El guión es el de siempre: si discrepas, eres un ultra.

El Gobierno de Pedro Sánchez ha dirigido ahora todas sus baterías contra el presidente canario, Fernando Clavijo, por cuestionar la decisión de llevar el barco con infectados de hantavirus a Tenerife.

El presidente canario no ha negado la gravedad sanitaria ni ha llamado a la insolidaridad; ha planteado dudas logísticas, de capacidad y de gestión.

Pero desde ese momento, Clavijo ha sufrido un aluvión de descalificaciones y desmentidos oficiales. Se le presenta como un dirigente falto de humanidad, movido únicamente por intereses electoralistas. Un fascista, vaya.

Resulta curioso, casi cínico, que se le acuse de buscar votos cuando en Canarias no hay elecciones hasta dentro de un año.

Quien sí se juega precisamente el cuello estos días es María Jesús Montero, que se dirige al matadero electoral del 17 de mayo en Andalucía.

Por tanto, si alguien tiene necesidad de obtener réditos políticos hoy, es el PSOE de Sánchez, no la Coalición Canaria de Clavijo.

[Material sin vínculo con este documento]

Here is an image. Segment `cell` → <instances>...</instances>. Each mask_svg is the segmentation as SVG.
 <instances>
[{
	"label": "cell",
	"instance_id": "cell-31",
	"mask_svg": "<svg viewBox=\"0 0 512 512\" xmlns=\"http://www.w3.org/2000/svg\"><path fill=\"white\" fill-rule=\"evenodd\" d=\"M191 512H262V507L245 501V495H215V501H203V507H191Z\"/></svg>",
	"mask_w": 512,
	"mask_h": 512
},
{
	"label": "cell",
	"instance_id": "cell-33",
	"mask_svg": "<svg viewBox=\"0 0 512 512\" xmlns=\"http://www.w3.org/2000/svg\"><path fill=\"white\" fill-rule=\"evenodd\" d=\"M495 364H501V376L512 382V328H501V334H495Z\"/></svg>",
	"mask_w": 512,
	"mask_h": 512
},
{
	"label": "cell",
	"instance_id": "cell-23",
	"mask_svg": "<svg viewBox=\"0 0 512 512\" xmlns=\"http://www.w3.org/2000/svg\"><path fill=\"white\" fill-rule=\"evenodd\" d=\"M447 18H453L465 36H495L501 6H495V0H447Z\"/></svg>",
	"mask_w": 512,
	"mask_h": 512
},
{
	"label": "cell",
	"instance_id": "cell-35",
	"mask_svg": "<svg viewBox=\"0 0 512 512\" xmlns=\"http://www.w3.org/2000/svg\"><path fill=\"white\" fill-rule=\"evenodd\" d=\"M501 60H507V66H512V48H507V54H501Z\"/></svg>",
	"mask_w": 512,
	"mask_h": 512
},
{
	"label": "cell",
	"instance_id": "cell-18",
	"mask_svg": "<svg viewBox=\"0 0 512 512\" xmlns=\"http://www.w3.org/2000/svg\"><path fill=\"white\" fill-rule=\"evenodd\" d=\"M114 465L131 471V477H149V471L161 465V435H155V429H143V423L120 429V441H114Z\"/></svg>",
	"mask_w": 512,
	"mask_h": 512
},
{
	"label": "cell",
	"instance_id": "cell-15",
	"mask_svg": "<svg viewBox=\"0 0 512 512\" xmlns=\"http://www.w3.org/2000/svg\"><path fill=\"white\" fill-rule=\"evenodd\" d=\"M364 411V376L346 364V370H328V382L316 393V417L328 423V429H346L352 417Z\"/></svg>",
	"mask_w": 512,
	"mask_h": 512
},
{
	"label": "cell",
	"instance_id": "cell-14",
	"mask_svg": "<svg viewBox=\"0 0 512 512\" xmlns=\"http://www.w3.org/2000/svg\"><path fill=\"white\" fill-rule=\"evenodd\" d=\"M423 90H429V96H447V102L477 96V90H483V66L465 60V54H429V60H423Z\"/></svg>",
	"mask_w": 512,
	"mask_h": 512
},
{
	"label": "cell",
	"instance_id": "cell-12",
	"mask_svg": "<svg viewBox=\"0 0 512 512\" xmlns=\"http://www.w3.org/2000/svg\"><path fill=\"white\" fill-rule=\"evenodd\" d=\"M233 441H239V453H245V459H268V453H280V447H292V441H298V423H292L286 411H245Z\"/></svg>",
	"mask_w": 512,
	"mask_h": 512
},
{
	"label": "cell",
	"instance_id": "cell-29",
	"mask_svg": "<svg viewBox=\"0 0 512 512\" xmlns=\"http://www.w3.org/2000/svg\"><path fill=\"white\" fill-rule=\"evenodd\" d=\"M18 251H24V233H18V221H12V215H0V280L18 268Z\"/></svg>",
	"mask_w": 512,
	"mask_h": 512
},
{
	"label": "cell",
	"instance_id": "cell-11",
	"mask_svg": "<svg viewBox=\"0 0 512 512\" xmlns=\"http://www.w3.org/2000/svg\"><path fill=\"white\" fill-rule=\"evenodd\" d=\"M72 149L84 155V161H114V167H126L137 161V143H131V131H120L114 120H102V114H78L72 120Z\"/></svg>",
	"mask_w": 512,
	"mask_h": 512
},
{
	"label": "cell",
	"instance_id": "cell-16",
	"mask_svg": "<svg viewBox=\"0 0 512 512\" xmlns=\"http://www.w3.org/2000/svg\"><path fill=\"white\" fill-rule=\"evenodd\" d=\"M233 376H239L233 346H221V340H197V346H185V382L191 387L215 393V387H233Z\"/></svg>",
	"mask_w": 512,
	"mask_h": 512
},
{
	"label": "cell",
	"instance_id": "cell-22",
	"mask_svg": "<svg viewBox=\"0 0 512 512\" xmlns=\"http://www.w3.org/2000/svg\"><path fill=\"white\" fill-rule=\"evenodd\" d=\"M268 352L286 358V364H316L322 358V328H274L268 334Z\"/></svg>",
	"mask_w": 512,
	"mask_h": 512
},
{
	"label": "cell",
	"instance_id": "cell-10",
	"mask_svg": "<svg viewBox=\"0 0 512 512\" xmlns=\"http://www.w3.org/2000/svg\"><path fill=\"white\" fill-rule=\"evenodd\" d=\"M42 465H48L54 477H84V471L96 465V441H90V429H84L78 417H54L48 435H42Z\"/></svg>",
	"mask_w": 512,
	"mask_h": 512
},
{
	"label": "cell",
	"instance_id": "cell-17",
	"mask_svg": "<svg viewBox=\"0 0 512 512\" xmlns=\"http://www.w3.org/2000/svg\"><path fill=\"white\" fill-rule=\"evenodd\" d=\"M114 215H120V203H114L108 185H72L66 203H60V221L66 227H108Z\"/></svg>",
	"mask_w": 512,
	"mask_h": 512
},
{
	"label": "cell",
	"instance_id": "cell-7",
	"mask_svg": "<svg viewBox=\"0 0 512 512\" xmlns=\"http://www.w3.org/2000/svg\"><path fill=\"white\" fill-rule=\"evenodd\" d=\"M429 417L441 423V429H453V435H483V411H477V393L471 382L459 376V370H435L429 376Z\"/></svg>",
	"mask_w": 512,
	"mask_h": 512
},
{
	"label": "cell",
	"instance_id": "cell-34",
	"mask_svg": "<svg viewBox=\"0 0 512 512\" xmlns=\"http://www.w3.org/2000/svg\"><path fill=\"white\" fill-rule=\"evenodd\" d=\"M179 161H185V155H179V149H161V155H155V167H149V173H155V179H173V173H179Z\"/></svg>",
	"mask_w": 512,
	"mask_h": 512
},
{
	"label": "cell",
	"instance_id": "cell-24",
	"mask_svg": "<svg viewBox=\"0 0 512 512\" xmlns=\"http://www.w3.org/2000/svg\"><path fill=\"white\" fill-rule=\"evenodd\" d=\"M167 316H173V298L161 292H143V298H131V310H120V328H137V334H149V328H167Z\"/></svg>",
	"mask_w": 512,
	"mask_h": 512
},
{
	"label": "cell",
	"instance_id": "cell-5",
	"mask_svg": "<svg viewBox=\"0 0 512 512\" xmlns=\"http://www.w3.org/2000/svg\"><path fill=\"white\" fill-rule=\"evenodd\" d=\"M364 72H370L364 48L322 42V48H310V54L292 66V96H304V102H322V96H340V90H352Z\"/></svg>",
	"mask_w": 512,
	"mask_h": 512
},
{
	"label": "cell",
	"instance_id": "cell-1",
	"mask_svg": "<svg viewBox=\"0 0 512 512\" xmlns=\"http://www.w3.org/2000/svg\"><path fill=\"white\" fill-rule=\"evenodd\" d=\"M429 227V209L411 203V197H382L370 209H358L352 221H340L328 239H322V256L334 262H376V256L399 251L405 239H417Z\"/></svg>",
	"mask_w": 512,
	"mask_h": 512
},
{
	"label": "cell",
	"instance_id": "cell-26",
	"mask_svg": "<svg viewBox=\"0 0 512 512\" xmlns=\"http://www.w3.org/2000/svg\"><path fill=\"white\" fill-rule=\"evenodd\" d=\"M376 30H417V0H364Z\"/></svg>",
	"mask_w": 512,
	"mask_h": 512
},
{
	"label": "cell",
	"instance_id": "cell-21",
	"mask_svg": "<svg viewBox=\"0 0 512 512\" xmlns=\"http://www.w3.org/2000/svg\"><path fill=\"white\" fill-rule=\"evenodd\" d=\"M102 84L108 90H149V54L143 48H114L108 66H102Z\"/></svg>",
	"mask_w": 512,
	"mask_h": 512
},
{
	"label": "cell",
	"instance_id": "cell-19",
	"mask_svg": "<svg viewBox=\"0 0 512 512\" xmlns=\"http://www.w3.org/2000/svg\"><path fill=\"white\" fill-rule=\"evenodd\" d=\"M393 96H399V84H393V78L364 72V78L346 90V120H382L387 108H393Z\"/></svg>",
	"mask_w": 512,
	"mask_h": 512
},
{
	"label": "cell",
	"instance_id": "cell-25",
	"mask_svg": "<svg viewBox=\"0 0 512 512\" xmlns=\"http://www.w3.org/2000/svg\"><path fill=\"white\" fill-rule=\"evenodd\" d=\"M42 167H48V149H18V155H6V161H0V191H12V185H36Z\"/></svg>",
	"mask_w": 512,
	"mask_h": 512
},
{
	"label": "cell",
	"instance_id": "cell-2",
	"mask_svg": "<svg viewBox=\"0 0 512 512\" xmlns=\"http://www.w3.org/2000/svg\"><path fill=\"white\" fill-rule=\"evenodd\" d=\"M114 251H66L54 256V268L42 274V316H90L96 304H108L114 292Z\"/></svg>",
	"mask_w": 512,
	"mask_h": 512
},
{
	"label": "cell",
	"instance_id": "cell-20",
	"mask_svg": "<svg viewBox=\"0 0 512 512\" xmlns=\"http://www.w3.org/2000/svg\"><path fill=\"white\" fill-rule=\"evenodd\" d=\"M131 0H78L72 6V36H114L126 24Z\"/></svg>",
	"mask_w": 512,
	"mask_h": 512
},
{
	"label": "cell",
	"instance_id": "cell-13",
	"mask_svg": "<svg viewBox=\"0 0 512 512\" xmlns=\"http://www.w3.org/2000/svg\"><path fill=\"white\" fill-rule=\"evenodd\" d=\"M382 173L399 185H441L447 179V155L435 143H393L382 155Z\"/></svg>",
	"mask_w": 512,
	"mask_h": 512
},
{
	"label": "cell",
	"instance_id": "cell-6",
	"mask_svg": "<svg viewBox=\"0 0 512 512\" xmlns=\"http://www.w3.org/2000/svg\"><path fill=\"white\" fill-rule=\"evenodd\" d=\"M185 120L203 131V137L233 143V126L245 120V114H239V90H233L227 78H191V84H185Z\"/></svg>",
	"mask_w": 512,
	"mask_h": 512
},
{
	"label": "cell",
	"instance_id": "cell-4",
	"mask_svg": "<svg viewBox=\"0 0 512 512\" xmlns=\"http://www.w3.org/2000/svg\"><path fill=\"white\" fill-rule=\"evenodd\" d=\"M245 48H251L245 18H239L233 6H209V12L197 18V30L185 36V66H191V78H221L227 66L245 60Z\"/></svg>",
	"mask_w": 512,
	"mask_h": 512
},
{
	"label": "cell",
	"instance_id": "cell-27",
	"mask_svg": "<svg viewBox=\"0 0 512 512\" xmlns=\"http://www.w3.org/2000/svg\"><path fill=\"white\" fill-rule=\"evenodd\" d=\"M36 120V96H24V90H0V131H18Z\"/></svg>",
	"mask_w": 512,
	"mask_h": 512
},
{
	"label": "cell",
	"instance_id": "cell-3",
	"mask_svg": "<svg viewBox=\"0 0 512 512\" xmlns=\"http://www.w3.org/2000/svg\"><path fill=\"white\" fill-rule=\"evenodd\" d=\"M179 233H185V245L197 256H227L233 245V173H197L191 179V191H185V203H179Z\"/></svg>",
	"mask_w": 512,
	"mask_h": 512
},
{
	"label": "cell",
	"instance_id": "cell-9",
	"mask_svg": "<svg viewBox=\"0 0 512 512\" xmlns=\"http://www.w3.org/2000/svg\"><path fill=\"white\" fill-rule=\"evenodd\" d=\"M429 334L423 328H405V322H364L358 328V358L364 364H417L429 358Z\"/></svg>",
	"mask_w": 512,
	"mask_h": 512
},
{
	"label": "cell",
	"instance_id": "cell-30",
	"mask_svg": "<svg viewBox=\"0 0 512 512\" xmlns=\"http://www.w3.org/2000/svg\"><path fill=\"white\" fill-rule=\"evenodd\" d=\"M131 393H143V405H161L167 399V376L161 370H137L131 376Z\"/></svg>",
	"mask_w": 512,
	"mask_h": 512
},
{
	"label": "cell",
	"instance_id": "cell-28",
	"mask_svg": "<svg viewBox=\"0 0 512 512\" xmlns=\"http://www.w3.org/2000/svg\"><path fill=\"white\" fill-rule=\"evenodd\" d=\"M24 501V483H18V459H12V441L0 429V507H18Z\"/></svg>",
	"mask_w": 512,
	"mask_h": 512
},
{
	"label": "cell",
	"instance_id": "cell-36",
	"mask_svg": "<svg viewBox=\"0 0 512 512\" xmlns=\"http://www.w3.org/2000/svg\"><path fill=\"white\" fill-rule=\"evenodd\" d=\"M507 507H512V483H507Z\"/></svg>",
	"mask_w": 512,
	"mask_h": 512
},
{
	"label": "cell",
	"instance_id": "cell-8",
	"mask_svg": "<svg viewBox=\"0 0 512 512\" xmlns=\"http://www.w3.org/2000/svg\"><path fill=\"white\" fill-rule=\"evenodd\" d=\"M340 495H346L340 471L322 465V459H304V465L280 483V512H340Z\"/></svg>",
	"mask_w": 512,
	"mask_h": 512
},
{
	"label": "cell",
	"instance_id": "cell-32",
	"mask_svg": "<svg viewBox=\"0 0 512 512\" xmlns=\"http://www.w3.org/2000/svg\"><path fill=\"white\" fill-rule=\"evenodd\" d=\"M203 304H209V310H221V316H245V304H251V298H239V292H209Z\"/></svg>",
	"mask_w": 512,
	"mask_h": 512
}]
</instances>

La urgencia del Gobierno por fabricarse un nuevo enemigo es comprensible. Sirve para tapar la errática gestión de esta crisis, con falta de información, evidente descoordinación institucional y versiones contradictorias.

Pero también es una cortina de humo para tapar el juicio a José Luis Ábalos, lugarteniente de Sánchez caído en desgracia. Nada como un Clavijo malvado para distraer al personal.

¿Alguien imagina un enfrentamiento como este del Gobierno con Canarias si las objeciones a acoger el crucero las hubiera puesto Imanol Pradales, por poner por caso? Por supuesto que no.

La diferencia es aritmética, no ética. Para Sánchez, solo son buenos los nacionalistas cuyos votos garantizan su supervivencia personal.

Sorprende la selectiva "sensibilidad territorial" del presidente, tan presto a enviar delegaciones a Suiza para negociar con el prófugo Carles Puigdemont y tan poco dispuesto a levantar el teléfono para hablar con el presidente canario en plena crisis sanitaria. Tardó tres días en hacerlo.

A la vista está que el problema de Coalición Canaria es que, a diferencia de Junts, ERC o Bildu, solo tiene un diputado en Madrid, y eso complica el intercambio de cromos.

Clavijo no tiene capacidad de inclinar la balanza, por tanto, es prescindible y, por extensión, atacable.

En ese contexto, el enfrentamiento cumple una función útil para Sánchez: desplaza el foco, fija un adversario y refuerza un relato de superioridad ética.

En cuestión de virus, el más dañino es el de la amoralidad.